The cultural proximity of Russians and Ukrainians along with the heterogeneity of Ukrainian society placed a "mine" under the construction of the Ukrainian state. The collapse of the USSR and the Communist Bloc in the 1980s and 1990s generated a certain type of identity: an aspiration "towards Europe" and away from "the empire." In Central and Eastern Europe, including the Baltic States, it worked, but the impulse grew weaker the farther east you went.

On the one hand, Europe itself perceived the line that divided its "legal" sphere of cultural-historical presence from that which concerned a different sense of belonging. In the minds of the majority of Europeans Ukraine belonged to the latter category. On the other hand, Ukraine never had a well-defined self-identity, similar to the Baltic States, for example. Society oscillated. The carriers of nationalist ideas lived in the west of the country, but the state’s foundation was in the rest of Ukraine, primarily its industrial east. The complexity of its design made it impossible to make a decision.

Pressure to have Ukraine make a decision has resulted in what we are witnessing now. At the same time, the crisis and the war are stimulating attempts to somehow form a national identity according to the model that didn’t work at the beginning of the 1990s, in other words, a model based on anti-Russian sentiment. This is a risky project. It evokes hostility from at least part of the population and it guarantees Russia's reaction. But there’s nowhere to retreat: the transition phase that lasted more than 20 years is over.

But for Russia the current crisis is not just another regional conflict. In his famous “Rebuilding Russia" article in 1990 Solzhenitsyn wrote about the indissoluble community of the three Slavic republics, thinking that preserving it (and not the USSR as a whole) was a prerequisite for the future of Russia.

The main thing is that Russian consciousness has not decided on its borders.
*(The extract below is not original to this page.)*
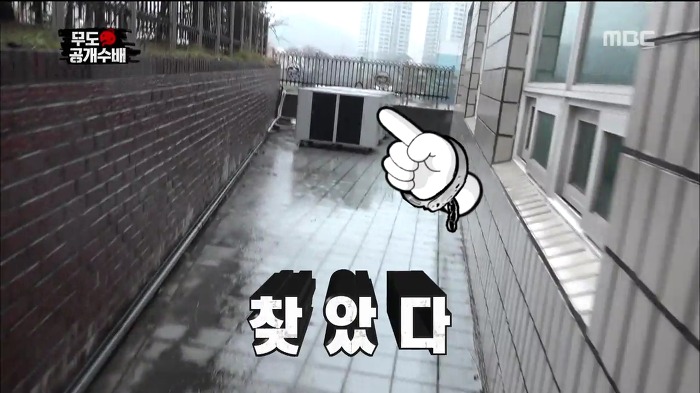 [무한도전] 카메라 감독이 숨어있는 무도 멤버 찾는 법.jpg | 인스티즈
I’m not talking about a formal or political sense, but mentally there is something wrong with our understanding of what belongs to our geographical realm and what does not. And Eurasian integration and the concept of a Russian civilization and the reaction to the events in Ukraine are components of the process of post-Soviet identity. And for Russia this process was particularly difficult because the collapse of the Soviet Union meant the loss of what we considered an integral part of "our country."

Our antagonistic but closely connected identities are the reason why everything is so tragic and painful. External factors and geopolitical developments are aggravating circumstances, but they are not the main ones. This is why diplomacy is not going so smoothly.